Anyway, in general, if there's a balancing between correctness and speed, Rust first tries to do both and if that fails, prefers correctness in the place where people are going to reach for the thing first (and maybe offer alternatives as additional methods or something).

raja sekar
@rajasekarv
Oct 18 2018 13:15
I am running a release build only. More than 90% of the time is
raja sekar
@rajasekarv
Oct 18 2018 13:21
Spent on float parsing itself, which led me to look into this. I reimplemented the code in Go which ran considerably faster. So I checked out their implementation. There they first check whether the string when get converted to float needs to be rounded off. Depending on yes/no they apply two alorithms. One is slow which will always give proper answer and another one is fast but works correctly only where no round off is not required. So even if they spend some time in checking whether the number needs to be truncated, in real world cases like mine, overall code works faster. In Rust as far as I checked they implemented that slow code no matter what the input string
I am not an expert in this, it would be helpful if someone explains the rationale behind Rust's choice here
Michal 'vorner' Vaner
@vorner
Oct 18 2018 13:26

Well, quite a big possibility is that there's no rationale about it, that someone just did it at the early days and nobody touched it since.

But if there is a rationale and it was discussed, the place to look for the historical records would probably be either the RFC repository or the internals forum. Some discussion might have happened in the rust repo's issues as well, maybe.
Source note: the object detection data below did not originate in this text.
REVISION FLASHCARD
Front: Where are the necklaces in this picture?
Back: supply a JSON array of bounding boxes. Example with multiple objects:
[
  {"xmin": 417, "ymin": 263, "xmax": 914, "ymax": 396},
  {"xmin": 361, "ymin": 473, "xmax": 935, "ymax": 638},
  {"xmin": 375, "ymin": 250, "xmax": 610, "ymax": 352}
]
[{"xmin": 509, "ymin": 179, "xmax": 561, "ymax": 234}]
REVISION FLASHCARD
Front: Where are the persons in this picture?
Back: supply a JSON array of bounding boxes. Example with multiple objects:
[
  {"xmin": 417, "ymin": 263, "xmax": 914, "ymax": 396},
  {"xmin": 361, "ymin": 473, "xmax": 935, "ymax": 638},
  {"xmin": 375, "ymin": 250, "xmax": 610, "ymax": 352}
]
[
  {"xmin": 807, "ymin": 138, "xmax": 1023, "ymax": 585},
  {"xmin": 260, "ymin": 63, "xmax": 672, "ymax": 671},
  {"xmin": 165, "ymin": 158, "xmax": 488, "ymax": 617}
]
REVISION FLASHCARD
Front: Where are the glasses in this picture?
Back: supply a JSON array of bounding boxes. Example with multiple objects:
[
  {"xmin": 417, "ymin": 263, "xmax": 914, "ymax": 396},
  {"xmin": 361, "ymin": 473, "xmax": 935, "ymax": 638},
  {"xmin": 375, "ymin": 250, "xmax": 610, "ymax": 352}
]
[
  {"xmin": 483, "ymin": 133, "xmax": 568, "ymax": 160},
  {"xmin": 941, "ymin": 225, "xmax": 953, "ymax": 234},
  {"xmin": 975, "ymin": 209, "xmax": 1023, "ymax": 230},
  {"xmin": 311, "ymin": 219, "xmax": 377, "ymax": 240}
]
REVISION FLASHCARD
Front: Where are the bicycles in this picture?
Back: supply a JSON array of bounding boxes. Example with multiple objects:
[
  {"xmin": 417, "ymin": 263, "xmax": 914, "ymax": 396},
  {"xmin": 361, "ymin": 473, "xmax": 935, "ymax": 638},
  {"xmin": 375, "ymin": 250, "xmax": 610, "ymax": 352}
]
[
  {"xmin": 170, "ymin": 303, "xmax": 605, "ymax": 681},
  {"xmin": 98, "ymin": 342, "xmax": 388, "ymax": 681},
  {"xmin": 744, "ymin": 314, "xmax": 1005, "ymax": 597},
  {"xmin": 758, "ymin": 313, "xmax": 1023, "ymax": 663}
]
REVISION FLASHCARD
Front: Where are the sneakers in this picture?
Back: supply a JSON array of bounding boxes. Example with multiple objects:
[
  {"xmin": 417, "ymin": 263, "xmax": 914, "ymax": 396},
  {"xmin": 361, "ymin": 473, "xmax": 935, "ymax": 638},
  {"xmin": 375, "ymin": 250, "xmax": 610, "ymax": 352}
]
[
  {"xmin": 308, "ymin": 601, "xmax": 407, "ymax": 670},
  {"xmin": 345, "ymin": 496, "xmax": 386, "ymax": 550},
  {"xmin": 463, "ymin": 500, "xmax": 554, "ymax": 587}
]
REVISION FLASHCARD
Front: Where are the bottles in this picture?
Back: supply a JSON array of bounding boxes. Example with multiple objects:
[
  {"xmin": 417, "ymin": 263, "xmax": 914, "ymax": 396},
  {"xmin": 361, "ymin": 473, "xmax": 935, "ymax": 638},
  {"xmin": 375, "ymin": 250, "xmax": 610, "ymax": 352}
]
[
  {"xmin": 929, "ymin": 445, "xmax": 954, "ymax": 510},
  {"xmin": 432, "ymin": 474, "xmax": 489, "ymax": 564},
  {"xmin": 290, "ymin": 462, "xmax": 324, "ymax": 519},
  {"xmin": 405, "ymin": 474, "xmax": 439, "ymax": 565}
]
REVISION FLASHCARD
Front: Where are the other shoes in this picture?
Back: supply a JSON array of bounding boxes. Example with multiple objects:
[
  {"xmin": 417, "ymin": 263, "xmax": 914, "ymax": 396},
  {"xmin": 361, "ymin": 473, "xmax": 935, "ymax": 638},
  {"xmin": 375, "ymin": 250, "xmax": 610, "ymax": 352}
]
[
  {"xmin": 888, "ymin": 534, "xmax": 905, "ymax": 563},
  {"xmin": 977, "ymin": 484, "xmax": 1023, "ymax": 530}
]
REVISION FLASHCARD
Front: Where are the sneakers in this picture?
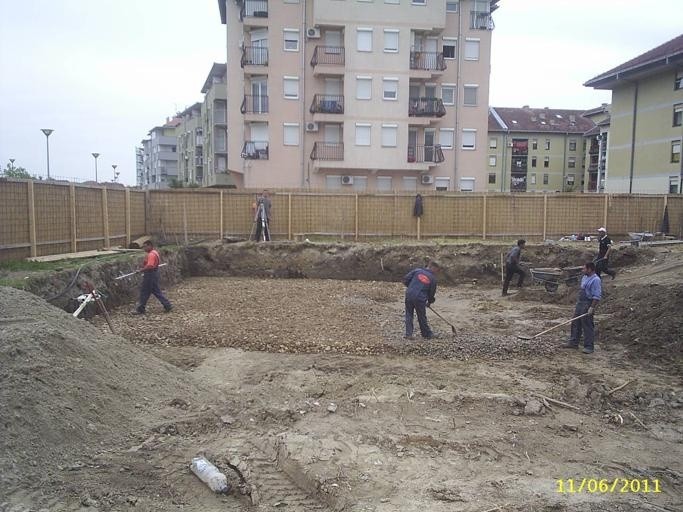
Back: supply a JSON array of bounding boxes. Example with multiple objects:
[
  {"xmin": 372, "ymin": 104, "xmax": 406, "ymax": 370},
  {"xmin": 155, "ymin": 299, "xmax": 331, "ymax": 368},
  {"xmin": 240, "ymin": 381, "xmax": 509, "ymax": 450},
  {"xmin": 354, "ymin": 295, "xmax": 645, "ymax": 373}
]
[
  {"xmin": 583, "ymin": 346, "xmax": 593, "ymax": 354},
  {"xmin": 163, "ymin": 307, "xmax": 173, "ymax": 313},
  {"xmin": 562, "ymin": 343, "xmax": 579, "ymax": 350},
  {"xmin": 612, "ymin": 271, "xmax": 616, "ymax": 280},
  {"xmin": 130, "ymin": 309, "xmax": 147, "ymax": 314}
]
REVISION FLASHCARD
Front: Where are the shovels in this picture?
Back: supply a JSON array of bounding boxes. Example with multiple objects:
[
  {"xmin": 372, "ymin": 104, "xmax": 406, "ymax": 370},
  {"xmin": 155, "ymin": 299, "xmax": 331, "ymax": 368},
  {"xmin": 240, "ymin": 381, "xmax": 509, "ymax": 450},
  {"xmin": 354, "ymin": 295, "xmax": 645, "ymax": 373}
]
[
  {"xmin": 426, "ymin": 303, "xmax": 458, "ymax": 338},
  {"xmin": 517, "ymin": 313, "xmax": 589, "ymax": 340},
  {"xmin": 500, "ymin": 253, "xmax": 505, "ymax": 289}
]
If you find none, then assume the first possibility. Then you can open up the discussion ‒ probably in the internals forum.

Denis Lisov
@tanriol
Oct 18 2018 13:27
raja sekar
@rajasekarv
Oct 18 2018 13:34
Thanks @tanriol . This clears up a lot.
Sergey Bushnyak
@sigrlami
Oct 18 2018 13:46
Is there any list of libraries that are really needed in Rust ecosystem? or better domain areas? I'm trying to find specific niche where I can learn more by implementing and wanted to be it something useful to community. Interesting that whatever term I try to search already have a Rust library which is nice :)
Ichoran
@Ichoran
Oct 18 2018 14:10
There aren't many tools for static-length arrays (as opposed to slices of them). arraymap is the only crate I know of that treats them directly. But to do this at all well you'd need to use macros, which is a bit finicky for a first project.
There are also really big things like image IO libraries that aren't very complete, but again, not a great starting project to do comprehensively.
Sergey Bushnyak
@sigrlami
Oct 18 2018 14:44
@Ichoran what about profiling, performance tracking tools?
Vladislav
@vmarkushin
Oct 18 2018 16:31
@sigrlami I think you can use the same tools as C-programmers use
For example, GDB is perfectly working with rust programs
Sergey Bushnyak
@sigrlami
Oct 18 2018 16:41
@NEGIhere thanks, I was more interested in performance analysis, already found criterion.rs for that
Michal 'vorner' Vaner
@vorner
Oct 18 2018 16:54
@sigrlami https://this-week-in-rust.org/ comes with a call-for-help issues, so you can look in there. Or you can pick a project (or library) you like and either fix your own pain points in that, or look for some E-Easy tasks there. The big ones (eg. rust itself) often offer mentoring at some of them too.
@Ichoran There's arrayvec and smallvec. They act a lot like vectors and implement a lot of their traits (like FromIterator), so that covers a lot. Or what tools would you need?